Составить отчет по проведенной работе.

Контрольные вопросы:

  1. Назовите особенности устройства генома бактерий.

  2. Назовите основные стадии выделения ДНК из бактерий.

  3. Каких проблем следует избегать при выделении ДНК?

  4. На чем основаны принципы методов выделения ДНК из бактерий?

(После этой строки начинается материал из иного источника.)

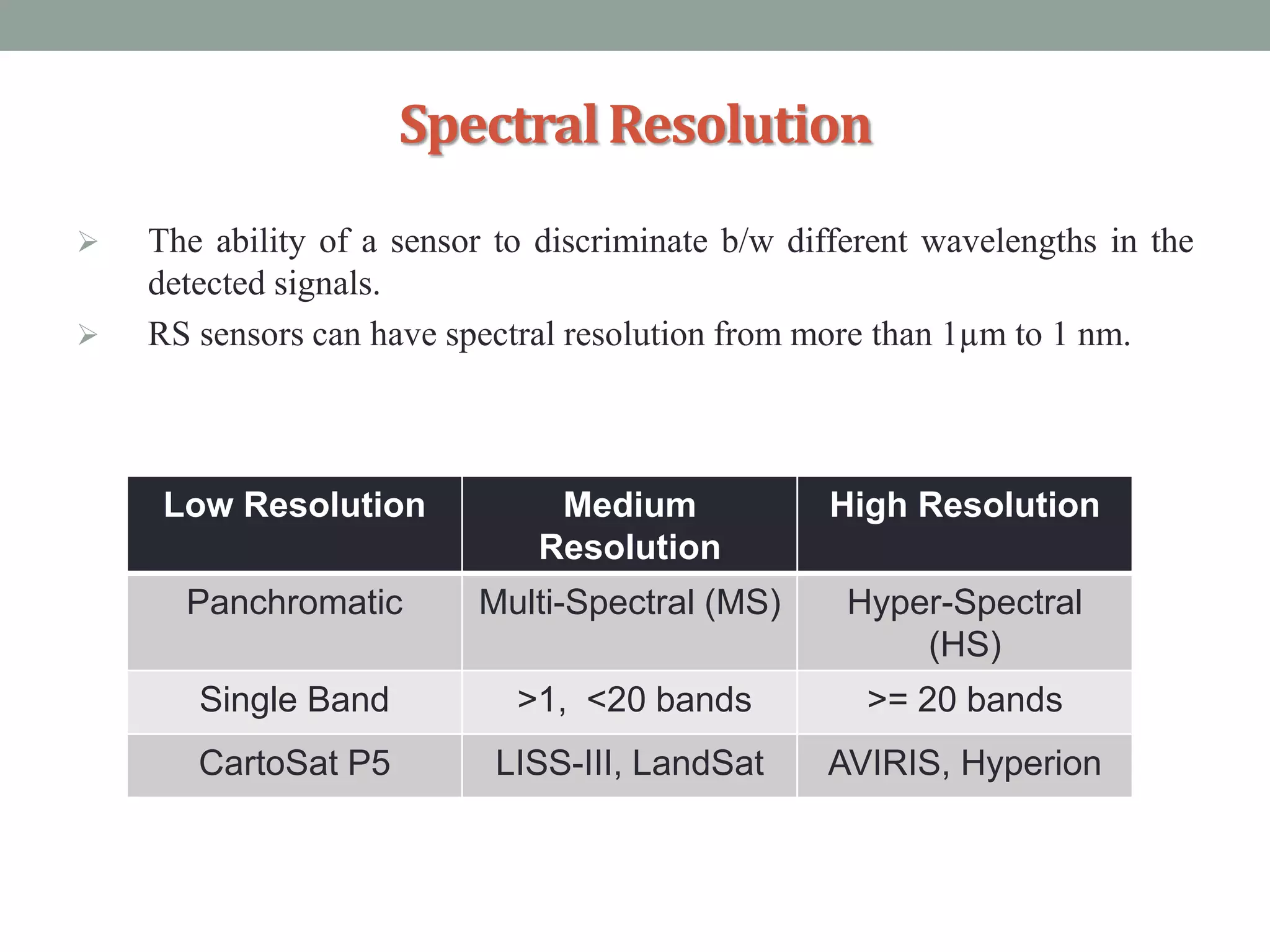 Spectral Resolution

➢ The ability of a sensor to discriminate b/w different wavelengths in the detected signals.

➢ RS sensors can have spectral resolution from more than 1µm to 1 nm.

| Low Resolution | Medium Resolution | High Resolution |
|---|---|---|
| Panchromatic | Multi-Spectral (MS) | Hyper-Spectral (HS) |
| Single Band | >1, <20 bands | >= 20 bands |
| CartoSat P5 | LISS-III, LandSat | AVIRIS, Hyperion |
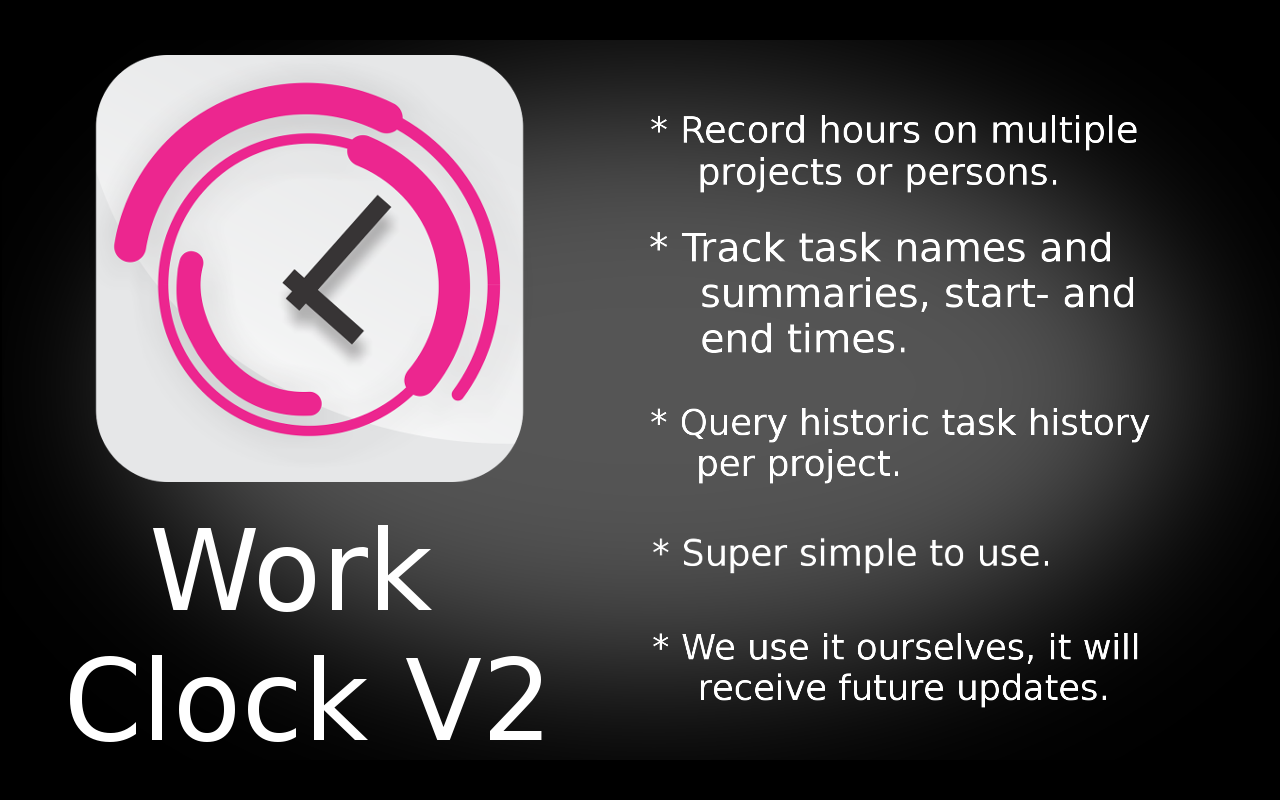 Work Clock V2

* Record hours on multiple projects or persons.

* Track task names and summaries, start- and end times.

* Query historic task history per project.

* Super simple to use.

* We use it ourselves, it will receive future updates.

  5. В чем состоит принцип определения ДНК спектрофотометрическим методом?

  6. Каковы критерии чистоты препаратов ДНК?

  7. Перечислите основные этапы выделения ДНК из биомассы бактерий.

  8. Перечислите основные этапы очистки препаратов ДНК.

  9. Какие операции нужно совершить после выделения и очистки ДНК из биомассы бактерий?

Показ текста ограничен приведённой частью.